Maj. Gen. James McLaughlin has been nominated for appointment to the rank of lieutenant general and for assignment as deputy commander, U.S. Cyber Command, Fort Meade, Maryland. (Air Force)
- Filed Under
President Obama has nominated the Air Force’s top cybersecurity officer to be deputy commander of U.S. Cyber Command at Fort Meade, Maryland.
Air Force Maj. Gen. James McLaughlin also has been nominated to pin on his next star, Defense Secretary Chuck Hagel announced Tuesday.
McLaughlin is currently the commander of Air Force Space Command’s 24th Air Force and of Air Forces Cyber, U.S. Cyber Command at Joint Base San Antonio-Lackland, Texas.
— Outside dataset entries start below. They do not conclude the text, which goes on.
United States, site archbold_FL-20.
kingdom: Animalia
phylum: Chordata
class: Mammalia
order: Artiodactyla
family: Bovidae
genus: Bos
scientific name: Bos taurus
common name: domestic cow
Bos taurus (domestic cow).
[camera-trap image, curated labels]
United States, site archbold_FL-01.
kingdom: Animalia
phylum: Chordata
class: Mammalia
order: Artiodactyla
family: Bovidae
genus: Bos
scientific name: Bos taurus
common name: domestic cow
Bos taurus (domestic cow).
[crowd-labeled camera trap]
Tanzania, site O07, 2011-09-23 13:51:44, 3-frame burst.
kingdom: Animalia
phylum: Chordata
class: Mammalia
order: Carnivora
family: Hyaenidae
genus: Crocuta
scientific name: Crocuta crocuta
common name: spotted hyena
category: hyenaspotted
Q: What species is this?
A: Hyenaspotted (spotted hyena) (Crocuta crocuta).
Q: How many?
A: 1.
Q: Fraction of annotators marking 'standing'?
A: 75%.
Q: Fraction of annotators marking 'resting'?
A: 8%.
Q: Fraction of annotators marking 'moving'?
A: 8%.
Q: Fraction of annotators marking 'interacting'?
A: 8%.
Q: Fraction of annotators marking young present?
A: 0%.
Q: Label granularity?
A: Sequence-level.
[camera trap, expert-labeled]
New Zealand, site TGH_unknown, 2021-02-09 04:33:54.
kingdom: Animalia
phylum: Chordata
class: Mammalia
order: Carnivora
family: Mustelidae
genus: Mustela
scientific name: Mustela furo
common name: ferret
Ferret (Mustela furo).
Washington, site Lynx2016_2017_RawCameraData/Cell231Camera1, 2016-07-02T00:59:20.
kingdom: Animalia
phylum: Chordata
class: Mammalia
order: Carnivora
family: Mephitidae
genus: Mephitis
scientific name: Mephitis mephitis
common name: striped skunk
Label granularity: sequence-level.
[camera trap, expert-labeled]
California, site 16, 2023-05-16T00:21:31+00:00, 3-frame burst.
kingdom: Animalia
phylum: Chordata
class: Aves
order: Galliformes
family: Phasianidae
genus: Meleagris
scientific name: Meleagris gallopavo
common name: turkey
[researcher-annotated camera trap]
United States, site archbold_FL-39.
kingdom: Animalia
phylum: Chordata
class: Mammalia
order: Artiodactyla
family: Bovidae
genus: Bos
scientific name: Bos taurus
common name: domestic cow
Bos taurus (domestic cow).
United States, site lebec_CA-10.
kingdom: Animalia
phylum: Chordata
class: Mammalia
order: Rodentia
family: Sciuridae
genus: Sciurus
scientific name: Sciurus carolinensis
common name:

McLaughlin would replace Marine Corps Lt. Gen. Jon Davis, who stepped down last month after two years, according to Defense Systems Magazine. Navy Adm. Michael Rogers is USCYBERCOM commander. He replaced Army Gen. Keith Alexander in April.
McLaughlin told Air Force Times in February that “just like air and space, cyber has a mission.” He said the Air Force is working in tandem with a Defense Department-wide initiative to recruit 6,000 personnel from all the services to be part of 133 cyber teams by 2016.
“In this area, this isn’t a full sprint. You’ve got to build the capacity needed in the Air Force and beyond that,” McLaughlin said.
The Air Force also recently said that up to 1,440 cyber airmen and civilians could be added at Joint Base San Antonio-Lackland. The base could bring in “approximately 1,280 to 1,440 additional manpower authorizations,” Christine Millette, 24th Air Force spokeswoman, said in an email to Air Force Times last week. The airmen would make up three squadrons of cyber protection teams, which operate and defend Defense Department information networks, Millette said.
The Air Force has put more than 11,500 enlisted airmen and officers through cyber-related training since 2011. Overall, 300 more airmen were trained in nine cyber-related enlisted specialties in 2013 than in 2012.
“We’re not creating new training, we’re already using training that’s existed across the department, but now we’re identifying new strides we need to make to increase the throughput by fiscal ’16,” McLaughlin said in February. “This is a major task across the Air Force. We need to identify these people — especially the new guys — get them assigned, into training, through training and then they have to show up at these new teams [under USCYBERCOM] that are just starting to form.”